Hackers upgrading malware to 64-bit code to evade detection
Detecting 64-bit malware is more difficult than signature scanning for 32-bit malware, and despite a slow start cyber-criminals are starting to update their tools.
In a blog post, Guy Propper, cyber intelligence researcher at Deep Instinct, said that over the past two years many well-known malware families, including ransomware, banking malware and APT campaigns, began using 64-bit variants in addition to 32-bit variants – of which Zeus and Shamoon are just two examples.
“While this transition is ongoing, several studies and reviews have shown that the cyber-security industry faces serious challenges in detecting malicious 64-bit files,” said Propper.
In an accompanying white paper, the firm said that 92.8 percent of new computers sold globally run on 64-bit Windows. Since 2011, the number of 64-bit malware has increased 40-fold, the company said. But this type of malware still makes up less than one percent of the threat landscape.
According to figures released by Deep Instinct, around 60 percent of the threat landscape is dominated by the worm-like Expire spyware. Next comes the Virut family of malware (20 percent) and Nimda (10 percent).

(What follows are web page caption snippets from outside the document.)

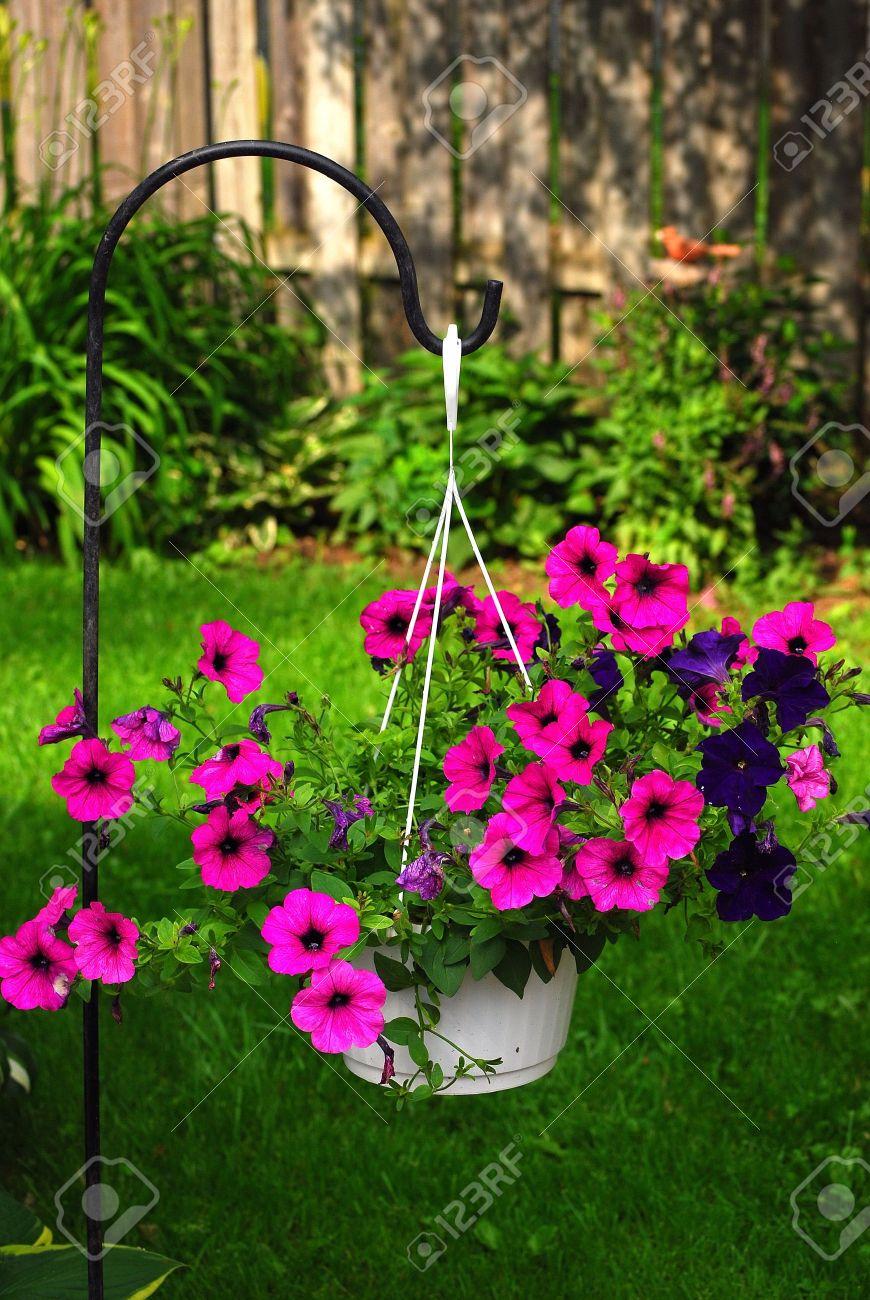 Hanging Basket Of Blooming Purple Petunias Stock Photo Picture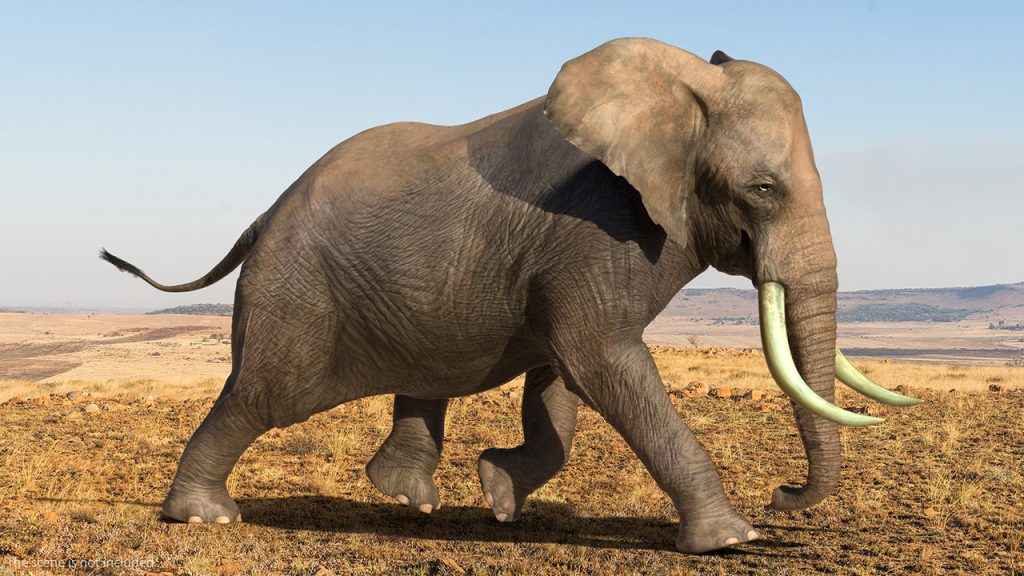 3D Model of Elephant in Context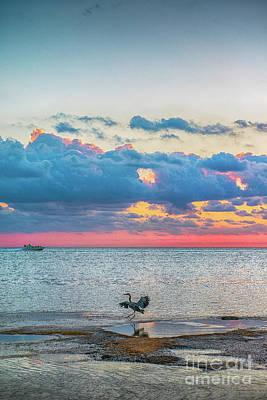 Photograph - Egret Dancing In The Sunlight by David Zanzinger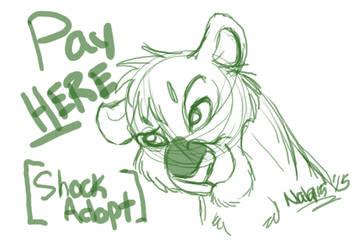 PAY HERE - Shockadopt by Nala15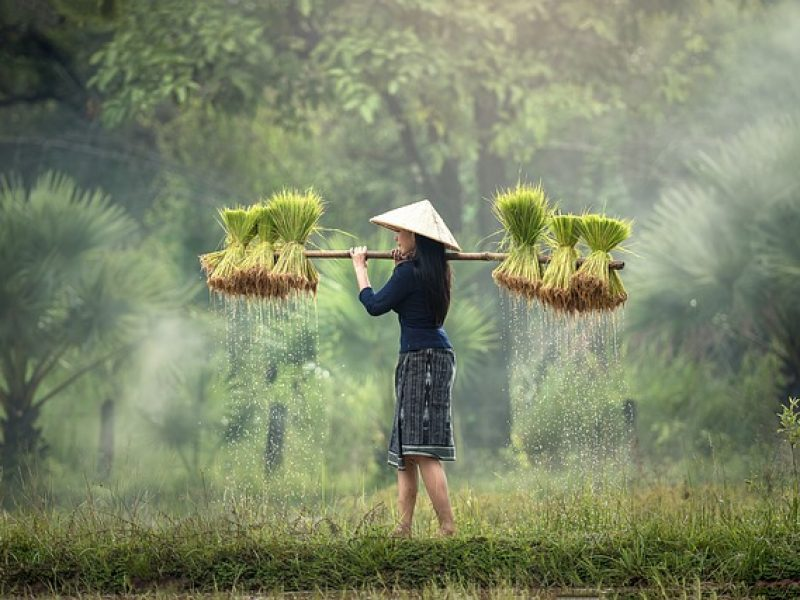 L'Union européenne et le Vietnam signent un accord visant à simplifier les échanges commerciaux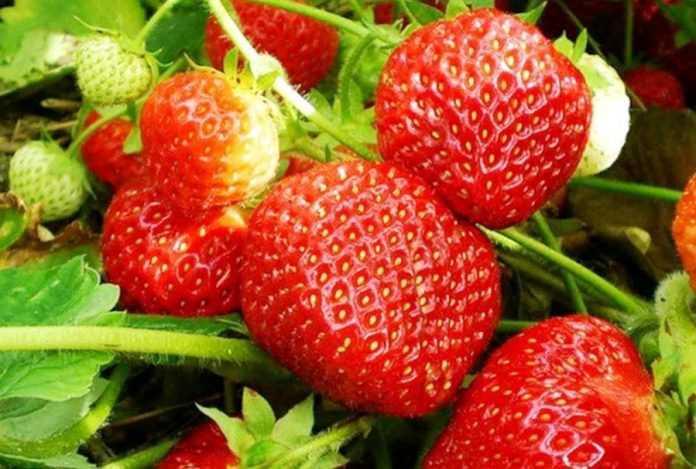 Новий спосіб захисту полуниці знижує застосування пестицидів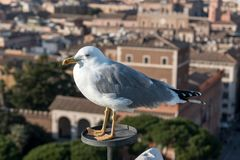 Beautiful seagull in the city. royalty free stock photos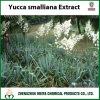 Matières premières végétales naturelles de la poudre de Yucca extrait à la saponine de 10%-60%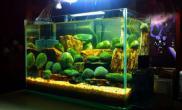 水草造景人生第一缸鱼缸水族箱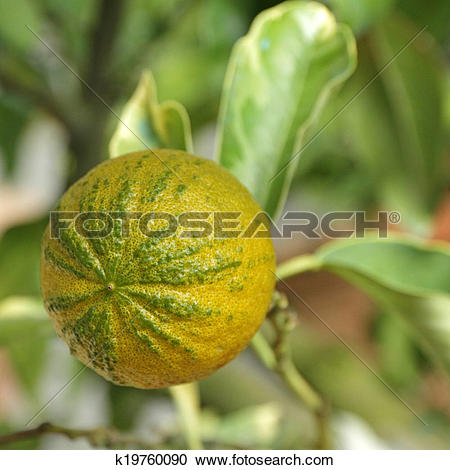Stock Photography of type of Bitter orange (Citrus aurantium.
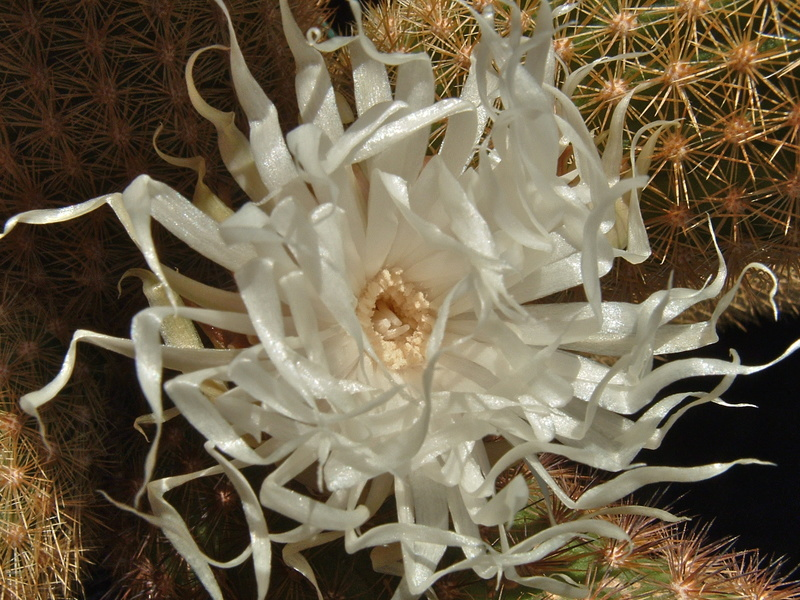 Brachycereus nesioticus Dscf0011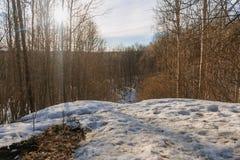 De vroege lente in het bos stock foto's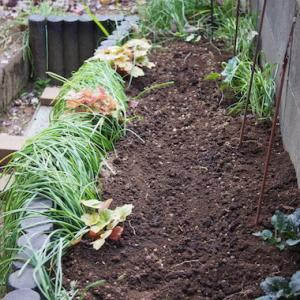 チューリップ花壇、今年も。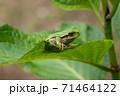 葉っぱの上にいる小さなカエル 71464122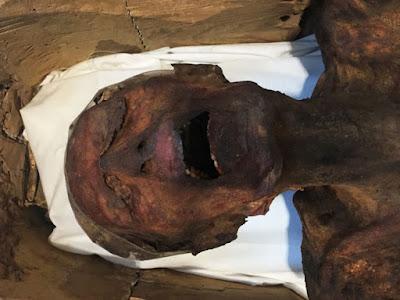 Η «μούμια που ουρλιάζει» εκτίθεται στο αρχαιολογικό Μουσείο Αιγύπτου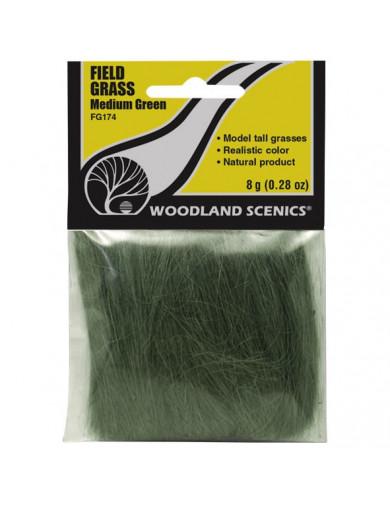Field Grass, Hierba Alta para Maquetas y Dioramas, Color Verde Oscuro (WOODLAND SCENICS FG174) WOODLAND SCENICS FG174 Diorama...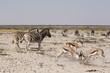 Cebras e Impalas peleando, Namibia (África)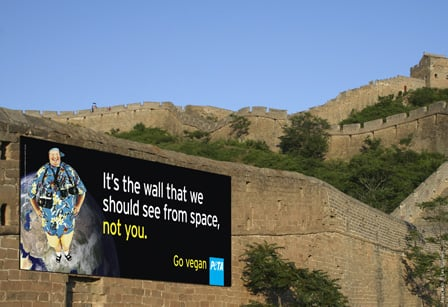Great Wall Banner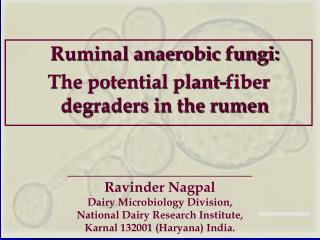 Ruminal anaerobic fungi:  The potential plant-fiber degraders in the rumen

“The high prevalence of these worms in the threat landscape is unsurprising, as all of them infect files which in turn infect more files, and cause this type of malware to spread quickly and widely,” said the report.
“To combat this threat, cyber-security teams must gain a deep understanding of 64-bit systems, and the different mechanisms attackers can leverage to attack them,” said Propper.
Bogdan Botezatu, senior e-threat analyst at Bitdefender, told SC Media UK that for specific attacks, 64-bit malware is required to be compatible with the operating system version targeted. These extremely niched families of malware include rootkit drivers (which must be compiled specifically for the target platform), process injectors (including some banker Trojans) and some file infectors (viruses) even if viruses are close to going extinct these days.
“Most of today's operating systems run in their 64-bit versions to take full advantage of the CPU capabilities and to be able to handle more than 4GB of RAM. The accelerated transition from 32-bit to 64-bit operating systems is strictly related to the massive migration to new hardware,” he said.
Alexander Sevtsov, senior malware analyst at Lastline, told SC that hackers are developing 64-bit malware to evade traditional AV-based detections that are looking for specific x86 instructions.
“Traditional AV products are able to emulate and virtualise code only for x86 architecture and some sandboxes only support x86 OSs. Hackers are becoming smarter and are writing malware that learns to avoid these traditional security systems. Today's malware is often playing a game of deception: they are programmed to display very different behaviours depending on the environment [in which] they are executing,” he said.
Paul Calatayud, chief technology officer at FireMon, told SC that there are two advantages for hackers to deploy 64-bit malware.
“First, they have access to more popular applications. Second, according to recent antivirus benchmarking, 64-bit malware has a higher chance of going undetected with current antivirus signatures that focus on looking in 32-bit neighbours for malware,” he said.
David Kennerley, director of threat research at Webroot, told SC that mitigation is simple.
“Treat 64-bit malware like any other possible threat,” he said. “Invest in a credible threat intelligence platform, understand your organisation's risk tolerance level and plan accordingly. Be smart and be alert. Keep systems up-to-date, understand what devices need an internet connection, review user permissions and privileges, create and execute a backup strategy. But mostly importantly continue to educate your users about cyber dangers, and test your incident response and disaster recovery plans regularly.”